**Text section**
::::::::

Where Bruins Need To Focus During Bye Week – And Beyond

The UCLA Bruins Bye Week as come and gone. Here is what they should have focused on.

Now that a week has passed to seemingly desensitize the sting from last Saturday’s 14-7 defeat at the hands of the two-time defending conference champion Utes, below should be Chip Kelly’s task list on where to harness his energy, and oftentimes more importantly, what to ignore entirely in preparation of the Bruins most difficult home game against the reigning PAC-2 conference champion Cougars.

The UCLA Bruins Wrapped Up Their Bye Week – This Was Their Focus

Focus – Maximum Protection Schemes

The Utah defeat revealed glaring deficiencies in the Bruins offensive line development. There are two options for Kelly at this stage: an organic or inorganic solution.

The organic solution relies on building each lineman’s technique through practice and film, calibrating their diets, and experimenting with their weight room regiments. Powerful, yet longer term than what the schedule of Washington State and Oregon State being up next, demands.

The inorganic option lies in aiding the offensive line with additional blockers from the tight end, fullback, and T-formation perspectives. How Kelly can utilize Hudson Habermehl, Carsen Ryan, Colson Yankoff, and Anthony Adkins as hybrid offensive weapons-come-stalwart blockers will go a long way in stabilizing the Bruins offensive equilibrium against elite-ranked competition.

Forget – Noise About Job Security

I’m already seeing the chatter on social media – the seemingly annual lazy arguments about Chip Kelly’s record compared to his peers in the post-Terry Donahue era. The straw man narrative being no UCLA coach has had more time and fewer wins than the father of modern college football offenses. Let’s put an end to this hubris once and for all – or at least until the next Bruin defeat.

Bob Toledo won 20 straight games with Donahue’s last recruiting class; the moment he exclusively relied on his own players, he finished 24-22 before being fired from a stagnant program. Karl Dorrell was four 4th quarter comebacks in 2005 away from being exactly .500 over five seasons with a program that lacked direction. Rick Neuheisel never got out of the starting gate, primarily for redshirting Brett Huntley, en route to going 21-29. While Jim Mora won 29 games in three years with Neuheisel’s quarterback and was the greatest beneficiary of Trojan sanctions. The moment USC’s scholarship reductions were lifted, Mora finished 17-19 with a bare cupboard of talent.

::::::::

**Source material**
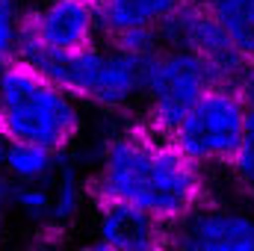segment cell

::::::::

**Requirements**
1. In the Bruins bye-week article, what was Rick Neuheisel's record at UCLA?
2. Summarize the Bruins bye-week article in two sentences.
3. Carry the Bruins bye-week article forward from its final sentence.
The data were taken from a different source than the text.

**Results for the exercise**
1. 21-29.

2. After UCLA's 14-7 loss to Utah exposed weaknesses in its offensive line, Chip Kelly should focus on maximum protection schemes, using tight ends, fullbacks, and T-formation players as extra blockers because developing the linemen takes longer than the upcoming schedule allows. Kelly should also ignore talk about his job security, since the article argues that Bob Toledo, Karl Dorrell, Rick Neuheisel, and Jim Mora all had weak stretches after the Terry Donahue era.

3.
Nobody has figured out how to win in Westwood consistently since recruiting became national and while the team across town is at full capacity. Kelly’s innovative offensive mind and transfer portal creativity is the most sustainable strategy the Bruins have had in the last 30 years. The real ones know and the others should be ignored.

Focus – Being Built Ford Tough

According to Coach Wooden, success is “knowing you did your best to become the best you are capable of becoming.” By the Wizard of Westwood’s timeless words, this year’s offense isn’t a success. That’s primarily because, arguably the Bruins’ most unique offensive weapon, Kyle Ford, is being heavily underutilized. Ford, the USC transfer, has the size of a tight end, the physicality of a linebacker, and the athleticism of a wide receiver.

While J. Michael Sturdivant can blow the top off defenses, and Logan Loya can be highly productive with underneath crossing routes, Ford provides that essential intermediate passing game target. It has been the one gaping omission to the Bruins vertical attack in order to extend drives, control time of possession, and win the vital field position battle.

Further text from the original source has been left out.